Can I get solution for job related web scrawling from SEEK,INDEED?

Tirth
Tirth New Altair Community Member
edited November 5 in Community Q&A
Hi ,
I am doing research on job skills assessment as academic project.
I am looking for web crawling script or solution  for Job post details like job roles,location,skills and knowledge from job portal web sites like Indeed, Seek.Kindly help me in this matter.

Answers

  • rfuentealba
    rfuentealba New Altair Community Member
    Hi Tirth,

    There are plenty of things you can do:
    • Use the Get Pages operator from RapidMiner.
    • Use Python Extension and program your own script with scrapy (It's easier than what you think)
    • Use Python Extension and program your own script with Selenium Web Browser and BeautifulSoup (it's harder to do and requires some more software but has better results if your pages are generated with JavaScript).
    • Use a tool named "Sitesucker" and configure it to retrieve the data into RapidMiner. Then you can analyze the data inside RapidMiner coming from files.
    This is what I could come up with.

    All the best,

    Rod.
  • Tirth
    Tirth New Altair Community Member
    Many thanks for your answer. Actually, I want to use the co-association rule for job data extraction.I am just new for rapid miner.Can you help me more?
  • Tirth
    Tirth New Altair Community Member
    Many Thanks!I need to retrieve the data for the job market (building information modeling sector related ) like job role, location(only in New Zealand), requirements like skills, knowledge and experience with using the co-association rule.I want to perform several analysis on extracted information like co-occurrences.
    I really appreciate you for helping me.
  • rfuentealba
    rfuentealba New Altair Community Member
    First things first:

    Have you downloaded the pages you want to scrape on? And, do you have some HTML knowledge? Let's build your database first. I already gave you several solutions you can count on to retrieve pages. Then we will go for other processes.

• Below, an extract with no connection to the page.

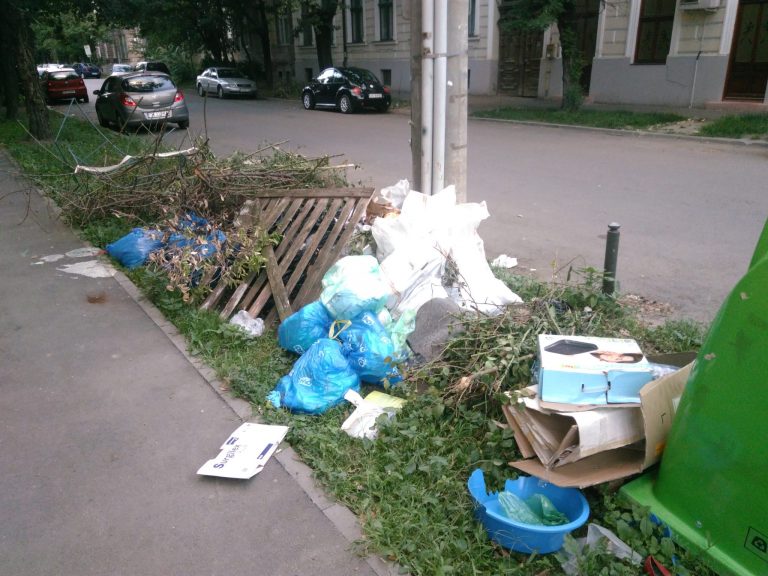 Primarului Robu începe să-i ,,pută”, în sfârșit, gunoaiele de pe străzile Timișoarei!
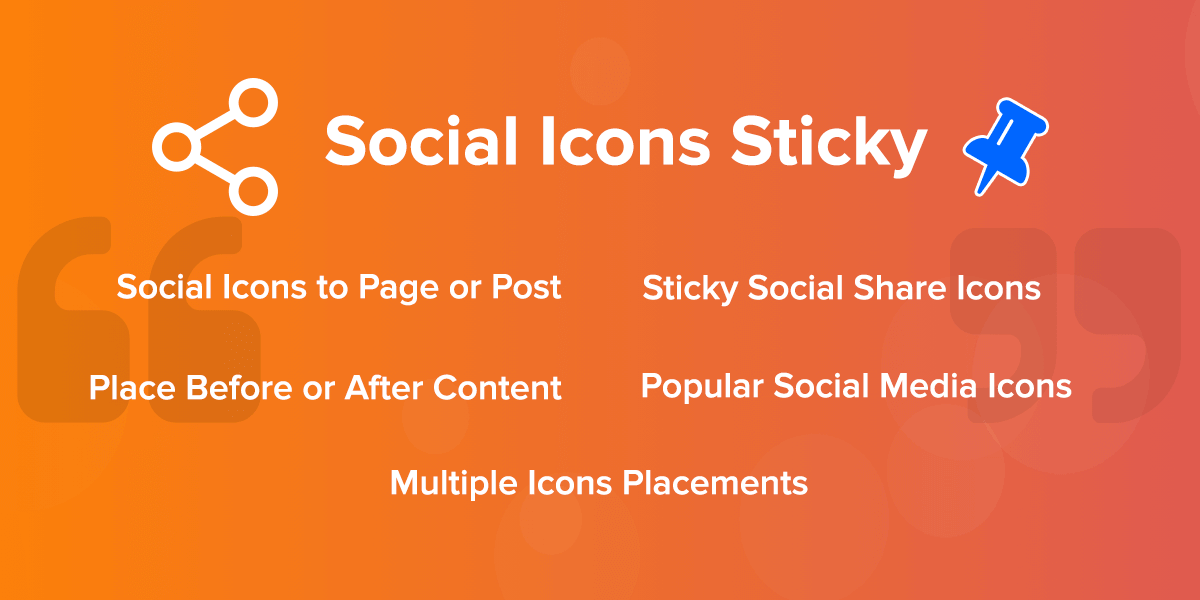 Simple to use yet powerful, this fantastic plugin is . Share Social Media Wordpress Plugin Scriptstown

    What will you do to download your data?

    All the best,

    Rod.
  • Tirth
    Tirth New Altair Community Member
    Yes ,I downloaded pages which is supposed to scrap.What do you recommend to do first. Can you please explain it?
  • rfuentealba
    rfuentealba New Altair Community Member
    Hi @Tirth,

    If you have your webpages downloaded already, do you have these as files inside of a directory, files inside many directories, or as entries in a database?

    The first thing we need to do is to make these look like entries in a database (or in a RapidMiner Studio exampleset). For that, you need to do the following (Let's use just one file to build our process, then we will use loops to open all files, ok?).

    First, pick a file, open it with your browser, read the code and identify the HTML structure. You may help yourself with the "Inspect Element" feature of Firefox and Chrome. Are you able to identify, inside an HTML file, how the job offers are identified? An example:

    <div class="jo" id="14342">
        <h1>Data Scientist</h1>
        <h2>Boston, MA</h2>
        <p>RapidMiner, Inc., requires a Data Scientist with skills in a, b, c and d. For more information, contact Scott Genzer at the following e-mail.</p>
    </div>

    You then can know that if you read all the <div> elements with class jo, you can have all the divs that contain job offers, which is what we are looking for.

    BTW, I forgot: did you ask for permission to the website owners do this? Some of them don't really like users to crawl their webpages.

    All the best,

    Rod.